KryptoZoo
https://www.kryptozoologia.pl/forum/

Potwór z Jeziora Czany pożerający ludzi
https://www.kryptozoologia.pl/forum/viewtopic.php?f=40&t=2333
Strona 1 z 1

Autor:  Pawel [ 13 Lip 2010, 11:56 ]
Temat postu:  Potwór z Jeziora Czany pożerający ludzi

http://wiadomosci.onet.pl/2196667,69,po ... ,item.html

Autor:  dopler [ 13 Lip 2010, 13:23 ]
Temat postu:  Re: Potwór z Jeziora Czany pożerający ludzi

No cóż, mamy sezon ogórkowy więc takich "sensacji" będzie się coraz więcej. Pewnie niedługo ktoś zobaczy Yeti na zboczach Giewontu, a inni (powołując się na relacje wiarygodnych, anonimowych świadków) będą dowodzić istnienia dinozaurów w ... powiedzmy Australii. Są to tzw. potwory letnie :-)

Autor:  Pawel [ 13 Lip 2010, 17:24 ]
Temat postu:  Re: Potwór z Jeziora Czany pożerający ludzi

Była taka książka- Poczet Potworów Letnich ;)

Autor:  dopler [ 13 Lip 2010, 17:58 ]
Temat postu:  Re: Potwór z Jeziora Czany pożerający ludzi

Polecam tą lekturę, tak do poczytania pod namiot :-)

Autor:  Arek [ 14 Lip 2010, 04:13 ]
Temat postu:  Re: Potwór z Jeziora Czany pożerający ludzi

Na tym zdjęciu które pokazał FN widzę jednak ptaka a nie potwora, ciekawe jednak są opwieści ludzi, kto to wie ile w tym prawdy

Autor:  Ariena [ 16 Lip 2010, 18:18 ]
Temat postu:  Re: Potwór z Jeziora Czany pożerający ludzi

Heh, nie dość, że wygląda jak ptak to do tego nie wiadomo co to jest w ogóle za zdjęcie. Nawet nie jest podpisane, w artykule nie ma żadnej wzmianki o zdjęciu. Pewnie w ogóle nie jest zrobione przy tym jeziorze. I dlatego właśnie nie ma co wierzyć FN...

Autor:  Ivellios [ 17 Lip 2010, 10:19 ]
Temat postu:  Re: Potwór z Jeziora Czany pożerający ludzi

Z tego co ja się orientuję, to to co pokazał Nautilus to jest jedyna udostępniona w ogóle fotografia. Krąży to po całym internecie, po wszystkich stronach "paranormalnych"...

Twoje zadanie: Powtórz bez zmian fragment wątku o potworze z Jeziora Czany, który zaczyna się od słów zawierających "http://wiadomosci.onet.pl/2196667,69,po ... ,item.html", a kończy na "potwory letnie :-)". Rekordy stanowią materiał odrębny od wątku o potworze z Jeziora Czany.

Prezentowane dane:
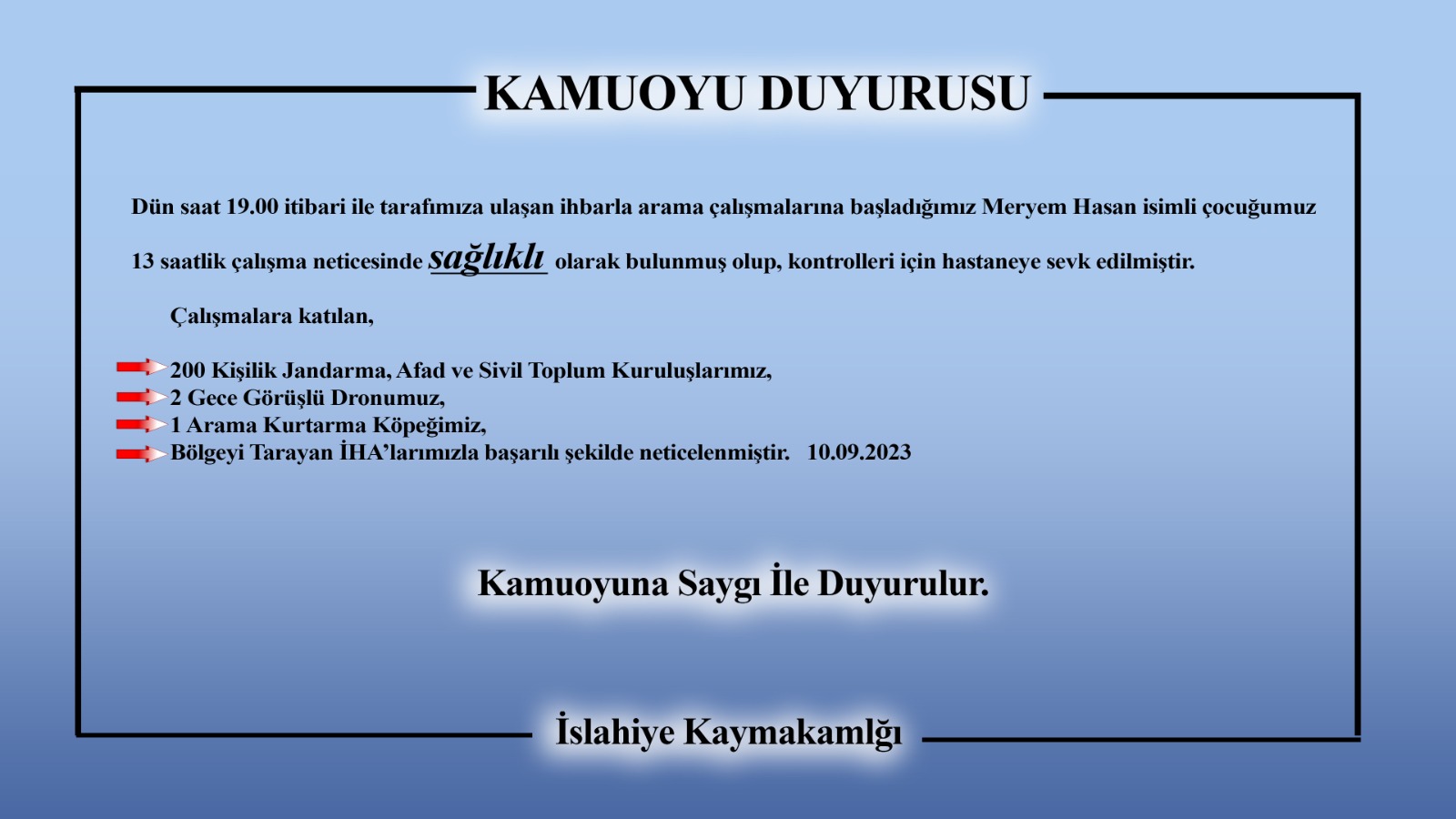 KAMUOYU DUYURUSU

Dün saat 19.00 itibari ile tarafımıza ulaşan ihbarla arama çalışmalarına başladığımız Meryem Hasan isimli çocuğumuz 13 saatlik çalışma neticesinde sağlıklı olarak bulunmuş olup, kontrolleri için hastaneye sevk edilmiştir.

Çalışmalara katılan,

200 Kişilik Jandarma, Afad ve Sivil Toplum Kuruluşlarımız,
2 Gece Görüşlü Dronumuz,
1 Arama Kurtarma Köpeğimiz,
Bölgeyi Tarayan İHA'larımızla başarılı şekilde neticelenmiştir. 10.09.2023

Kamuoyuna Saygı İle Duyurulur.

İslahiye Kaymakamlğı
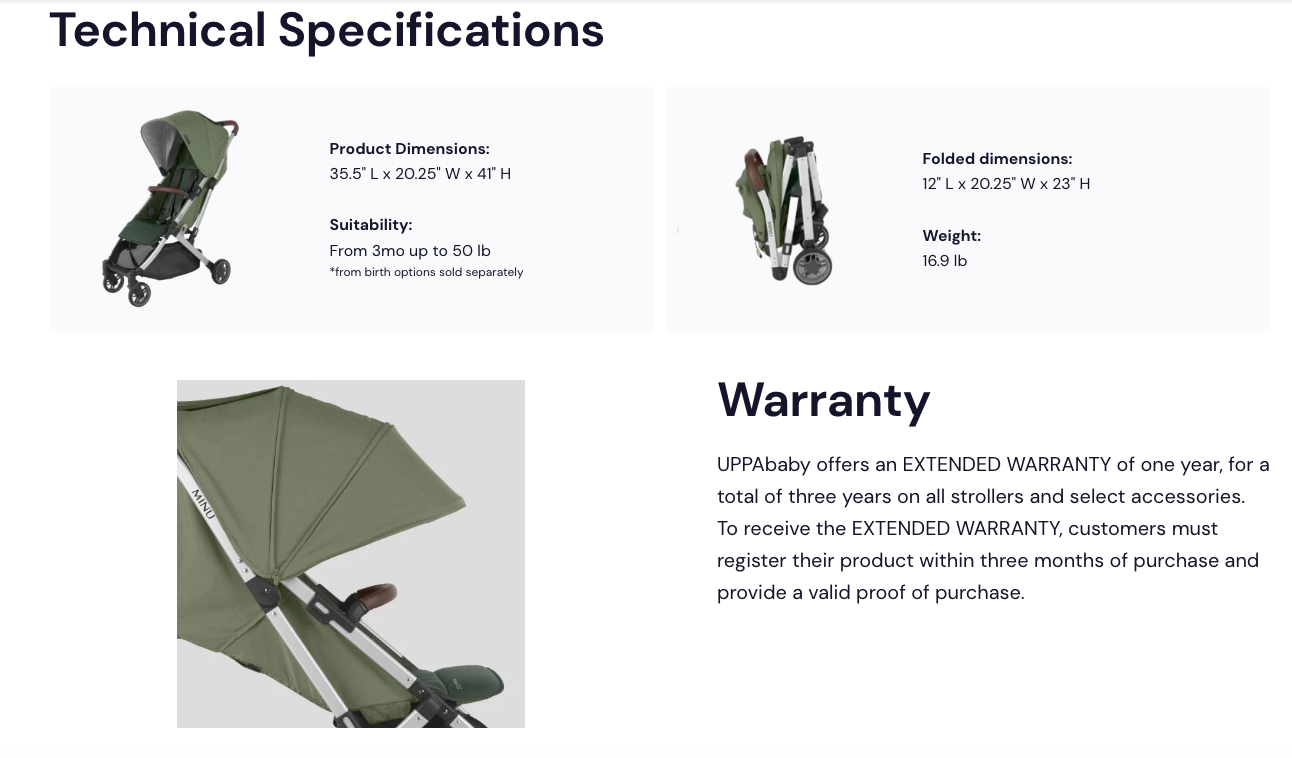 Technical Specifications

Product Dimensions:
35.5" L x 20.25" W x 41" H

Suitability:
From 3mo up to 50 lb
*from birth options sold separately

Folded dimensions:
12" L x 20.25" W x 23" H

Weight:
16.9 lb

MINU

Warranty

UPPAbaby offers an EXTENDED WARRANTY of one year, for a total of three years on all strollers and select accessories. To receive the EXTENDED WARRANTY, customers must register their product within three months of purchase and provide a valid proof of purchase.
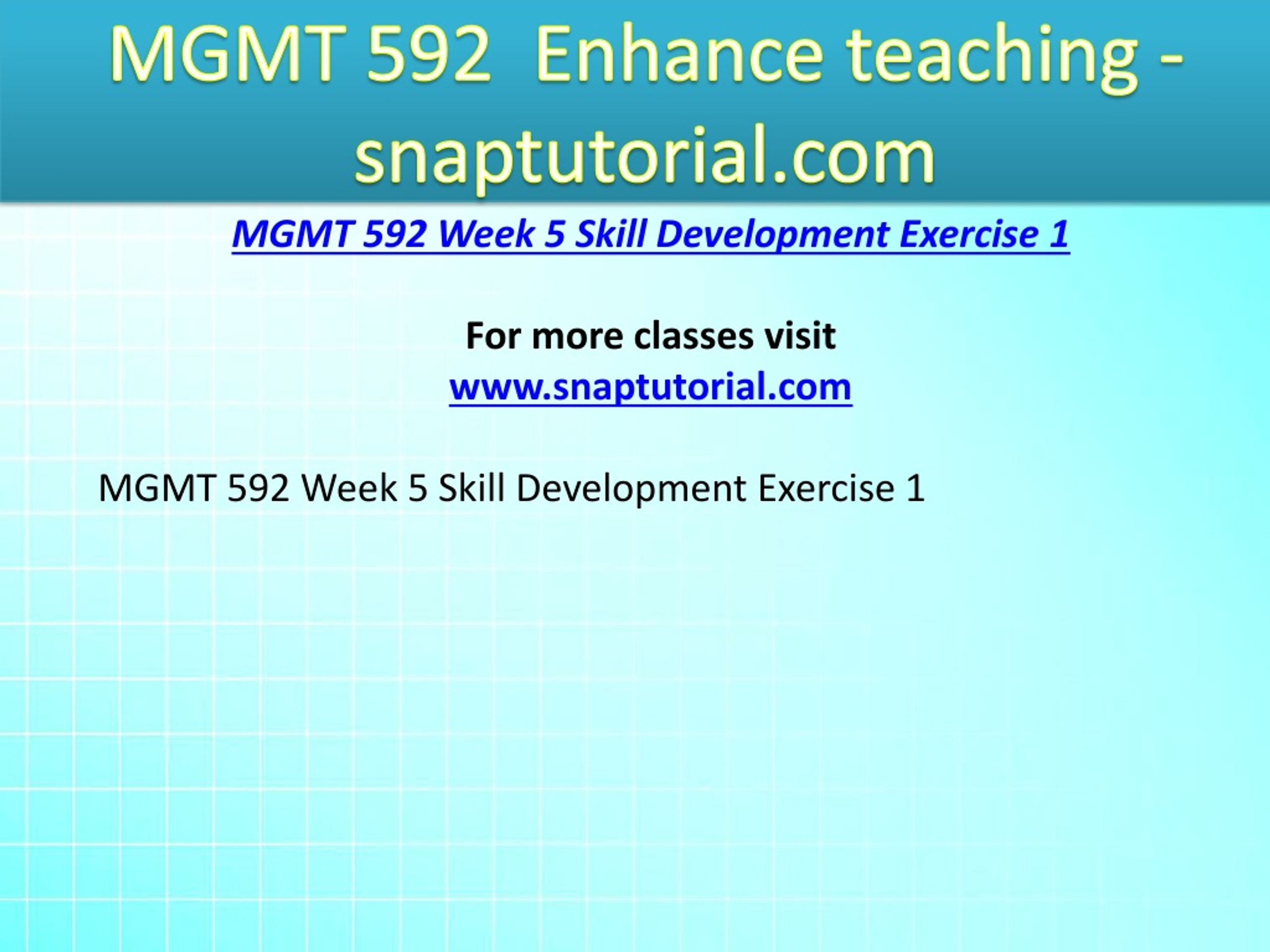 MGMT 592 Enhance teaching - snaptutorial.com

MGMT 592 Week 5 Skill Development Exercise 1

For more classes visit
www.snaptutorial.com

MGMT 592 Week 5 Skill Development Exercise 1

Miejsce na odpowiedź:
http://wiadomosci.onet.pl/2196667,69,po ... ,item.html

Autor:  dopler [ 13 Lip 2010, 13:23 ]
Temat postu:  Re: Potwór z Jeziora Czany pożerający ludzi

No cóż, mamy sezon ogórkowy więc takich "sensacji" będzie się coraz więcej. Pewnie niedługo ktoś zobaczy Yeti na zboczach Giewontu, a inni (powołując się na relacje wiarygodnych, anonimowych świadków) będą dowodzić istnienia dinozaurów w ... powiedzmy Australii. Są to tzw. potwory letnie :-)